* **TASK TO CARRY OUT**:
Rewrite the stretch of the entries from the line containing "From the viewer's" through the end of the entries as a Markdown table with two columns, Row and Line. Number each row, skip blank lines, and leave the pictures out.
━━━ EXERCISE DATA
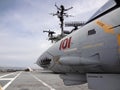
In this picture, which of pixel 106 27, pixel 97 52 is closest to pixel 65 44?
pixel 97 52

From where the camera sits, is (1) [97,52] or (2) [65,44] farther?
(2) [65,44]

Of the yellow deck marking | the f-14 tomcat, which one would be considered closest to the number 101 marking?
the f-14 tomcat

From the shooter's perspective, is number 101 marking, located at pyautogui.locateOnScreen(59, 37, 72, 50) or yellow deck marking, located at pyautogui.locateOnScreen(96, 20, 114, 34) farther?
number 101 marking, located at pyautogui.locateOnScreen(59, 37, 72, 50)

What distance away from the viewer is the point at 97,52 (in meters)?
5.09

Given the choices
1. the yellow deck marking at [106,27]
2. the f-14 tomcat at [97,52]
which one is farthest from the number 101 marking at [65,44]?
the yellow deck marking at [106,27]

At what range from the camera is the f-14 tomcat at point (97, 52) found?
15.8ft

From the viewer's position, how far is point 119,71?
4.88m

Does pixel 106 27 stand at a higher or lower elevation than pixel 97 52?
higher

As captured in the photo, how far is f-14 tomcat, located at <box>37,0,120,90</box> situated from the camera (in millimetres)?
4805

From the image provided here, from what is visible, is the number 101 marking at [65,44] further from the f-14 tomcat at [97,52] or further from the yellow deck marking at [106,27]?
the yellow deck marking at [106,27]

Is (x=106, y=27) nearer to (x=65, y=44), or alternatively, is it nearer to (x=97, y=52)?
(x=97, y=52)

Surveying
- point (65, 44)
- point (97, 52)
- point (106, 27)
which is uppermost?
point (106, 27)

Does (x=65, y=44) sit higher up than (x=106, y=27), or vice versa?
(x=106, y=27)

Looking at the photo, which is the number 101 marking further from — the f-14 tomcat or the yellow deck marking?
the yellow deck marking
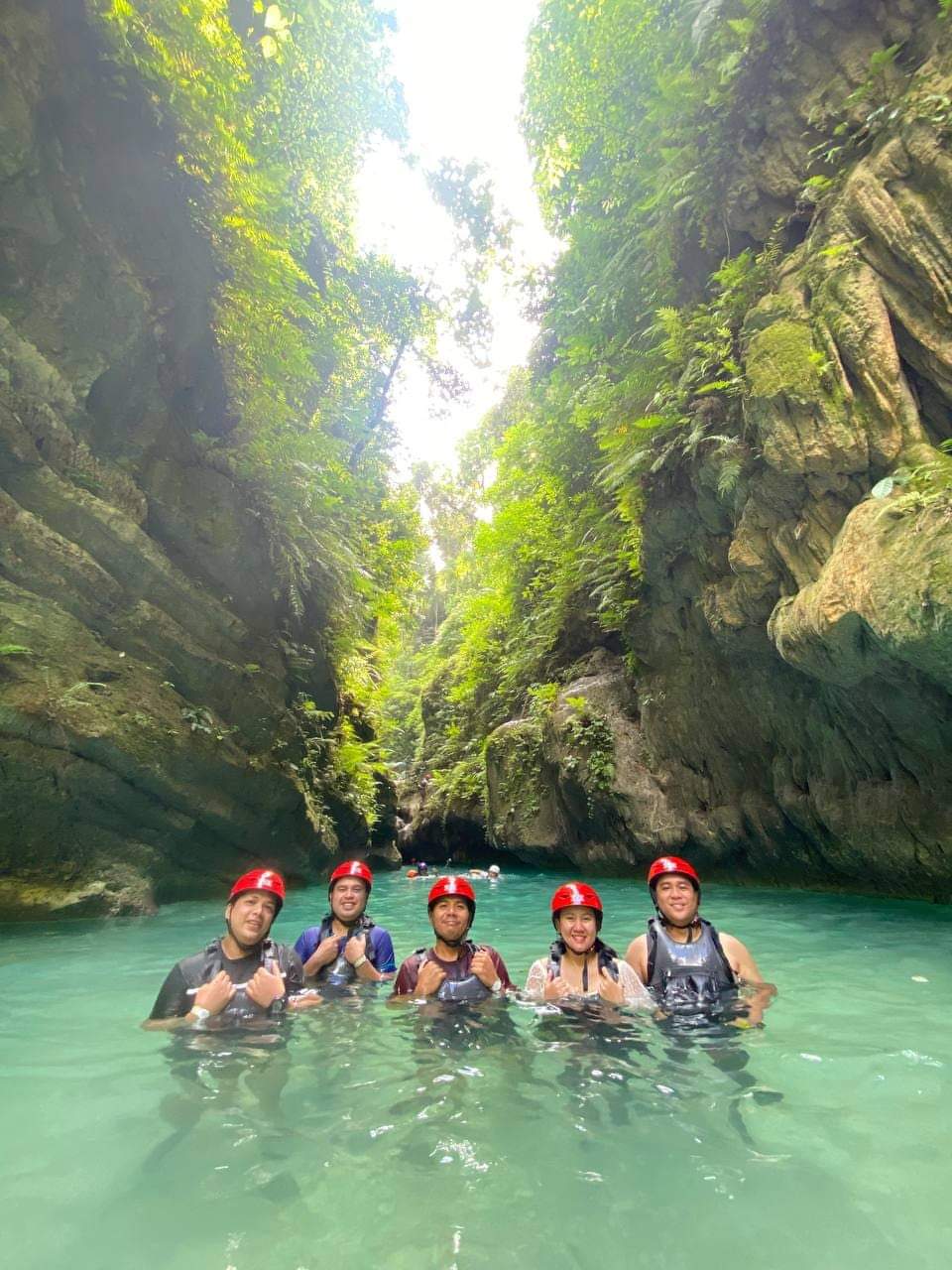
━━━━━━
* **SOLVED EXERCISE**:
| Row | Line |
|---|---|
| 1 | From the viewer's position, how far is point 119,71? |
| 2 | 4.88m |
| 3 | Does pixel 106 27 stand at a higher or lower elevation than pixel 97 52? |
| 4 | higher |
| 5 | As captured in the photo, how far is f-14 tomcat, located at <box>37,0,120,90</box> situated from the camera (in millimetres)? |
| 6 | 4805 |
| 7 | From the image provided here, from what is visible, is the number 101 marking at [65,44] further from the f-14 tomcat at [97,52] or further from the yellow deck marking at [106,27]? |
| 8 | the yellow deck marking at [106,27] |
| 9 | Is (x=106, y=27) nearer to (x=65, y=44), or alternatively, is it nearer to (x=97, y=52)? |
| 10 | (x=97, y=52) |
| 11 | Surveying |
| 12 | - point (65, 44) |
| 13 | - point (97, 52) |
| 14 | - point (106, 27) |
| 15 | which is uppermost? |
| 16 | point (106, 27) |
| 17 | Does (x=65, y=44) sit higher up than (x=106, y=27), or vice versa? |
| 18 | (x=106, y=27) |
| 19 | Looking at the photo, which is the number 101 marking further from — the f-14 tomcat or the yellow deck marking? |
| 20 | the yellow deck marking |